MGCC – Overseas Director.     4/11/2018

[i] As a footnote to the Wedding March, although Mendelssohn and his siblings were of Jewish parentage, they all converted to Lutherism as children. Even so, when the Nazis came to power Mendelssohn’s music was banned and the authorities sought a composer to create an alternative to the Wedding March. The sanctioned alternative composed by Karl Orff was not popular. Faced with the popularity of the Mendelssohn march and unwilling to impose an alternative an etiquette developed whereby the Wedding March would be played, but only after Nazi Party members had left the ceremony and waited outside. Where, no doubt, they could still hear it being played.

[ii] Jean Kimber-Cook, Cecil Kimber, By His Daughter Jean, Enjoying MG, V.12/1,  January 1992.

[iii]  In the UK Alf Garnett was received by many as reinforcement and legitimisation of their prejudices, whilst writer Johnny Speight and actor Warren Mitchell had intended the character, contrarily, to be a parody of a bigot; Bruce Springsteen’s Born in the USA was intended as a critique of American foreign policy and the government’s treatment of war veterans, but it became misunderstood and hijacked as a celebratory anthem.

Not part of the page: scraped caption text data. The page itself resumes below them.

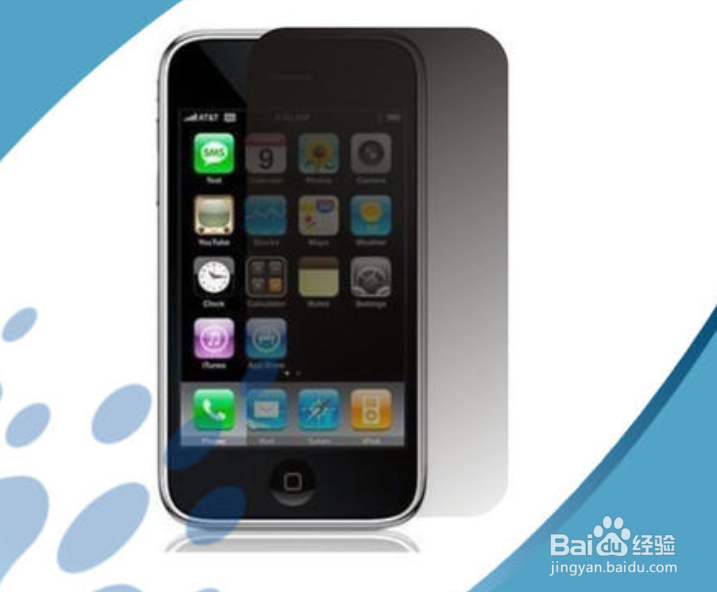 防窥膜如何保护自己手机隐私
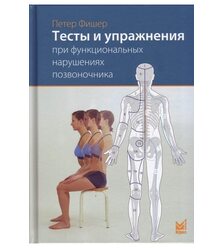 Тесты и упражнения при функциональных нарушениях позвоночника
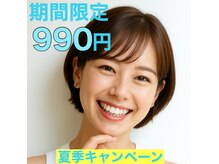 ホワイトニングショップ 北千住店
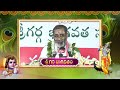 Aradhana | 6th June 2026 | Full Episode | ETV Telugu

[iv] http://theatreorgans.com/southerncross/Journal/More about Jesse Crawford – Foort.htm

[v] The circumstances surrounding the death of John Lauder were for a time uncertain and caused Sir Harry much distress. Initially it was claimed by some that John had been shot by a member of his own unit, where he was unpopular. For those interested in WWI history John Lauder’s death gives a fascinating insight into events.